What Would You Do?: A Television Show that Reveals Human Nature

There are more good people in the world than many anarchy-skeptics would have you believe, the ABC television series “What Would You Do?” shows.

From Wikipedia:

“In the series, actors act out scenes of conflict or illegal activity in public settings while hidden cameras videotape the scene, and the focus is on whether or not bystanders intervene, and how. Variations are also usually included, such as changing the genders, the races or the clothing of the actors performing the scene, to see if bystanders react differently. Quiñones appears at the end to interview the bystanders about their reactions.”

Host of the television show “What Would You Do?”

A few weeks ago I discovered this fascinating show on YouTube and have already watched a significant portion of the episodes.

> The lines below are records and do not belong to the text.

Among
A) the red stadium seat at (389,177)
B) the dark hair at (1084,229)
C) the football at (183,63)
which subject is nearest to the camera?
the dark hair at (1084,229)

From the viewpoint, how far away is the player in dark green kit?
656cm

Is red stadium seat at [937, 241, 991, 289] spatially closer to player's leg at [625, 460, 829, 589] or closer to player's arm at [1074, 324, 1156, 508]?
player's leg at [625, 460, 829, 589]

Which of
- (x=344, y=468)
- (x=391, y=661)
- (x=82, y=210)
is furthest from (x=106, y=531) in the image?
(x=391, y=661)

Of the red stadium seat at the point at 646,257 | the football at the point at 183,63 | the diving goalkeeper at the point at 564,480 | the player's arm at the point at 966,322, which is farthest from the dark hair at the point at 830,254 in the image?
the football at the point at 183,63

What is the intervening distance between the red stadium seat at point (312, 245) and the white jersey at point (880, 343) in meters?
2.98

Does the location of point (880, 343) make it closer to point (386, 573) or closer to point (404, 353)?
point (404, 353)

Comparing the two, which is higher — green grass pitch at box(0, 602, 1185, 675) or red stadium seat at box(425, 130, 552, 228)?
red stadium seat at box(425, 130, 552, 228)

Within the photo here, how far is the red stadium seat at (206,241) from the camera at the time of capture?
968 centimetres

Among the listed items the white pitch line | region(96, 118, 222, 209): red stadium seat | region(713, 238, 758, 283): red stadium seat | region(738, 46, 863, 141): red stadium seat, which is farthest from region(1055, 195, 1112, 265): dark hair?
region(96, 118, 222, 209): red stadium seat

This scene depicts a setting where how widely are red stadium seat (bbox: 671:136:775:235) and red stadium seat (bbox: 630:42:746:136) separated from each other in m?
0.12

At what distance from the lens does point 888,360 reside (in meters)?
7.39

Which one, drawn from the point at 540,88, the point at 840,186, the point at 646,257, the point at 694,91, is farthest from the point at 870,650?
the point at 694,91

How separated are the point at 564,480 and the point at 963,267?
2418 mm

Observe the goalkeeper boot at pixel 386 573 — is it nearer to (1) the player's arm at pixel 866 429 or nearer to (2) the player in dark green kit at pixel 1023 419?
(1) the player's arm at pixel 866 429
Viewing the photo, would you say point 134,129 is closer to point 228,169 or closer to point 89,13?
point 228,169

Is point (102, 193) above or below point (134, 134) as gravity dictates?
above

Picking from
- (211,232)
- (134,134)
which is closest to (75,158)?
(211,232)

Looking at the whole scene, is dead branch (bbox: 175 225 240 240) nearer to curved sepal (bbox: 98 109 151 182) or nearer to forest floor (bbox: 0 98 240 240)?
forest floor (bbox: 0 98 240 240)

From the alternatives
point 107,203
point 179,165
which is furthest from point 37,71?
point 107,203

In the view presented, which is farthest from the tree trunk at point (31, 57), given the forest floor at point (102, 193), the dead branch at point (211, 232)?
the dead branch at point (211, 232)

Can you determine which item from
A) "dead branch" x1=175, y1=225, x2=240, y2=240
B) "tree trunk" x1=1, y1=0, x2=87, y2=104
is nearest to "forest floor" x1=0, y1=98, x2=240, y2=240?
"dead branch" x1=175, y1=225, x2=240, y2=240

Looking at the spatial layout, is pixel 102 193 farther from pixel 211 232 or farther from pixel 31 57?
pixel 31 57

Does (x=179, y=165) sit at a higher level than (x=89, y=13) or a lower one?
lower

Many of the people on hidden cameras who witness the scenarios the actors act out are revealed to be mean, vicious, racist, sexist, ignorant, or intolerant people, while others are revealed to be very kind, caring, generous, and loving people.

Sometimes we observe the bystander effect, but on other occasions we witness people go out of their way to selflessly help strangers in need.

Since the producers of the show act out each scenario several times over the course of one or a few days of filming and yet only select a few of these run-throughs to be included in the show, we viewers cannot always gather accurate information about how most people respond to each scenario.

However, the show host usually fills us in on how people tended to react, often with specific numbers: “Of the 22 shoppers we confronted, Chris is the only one who really questioned our authority figure.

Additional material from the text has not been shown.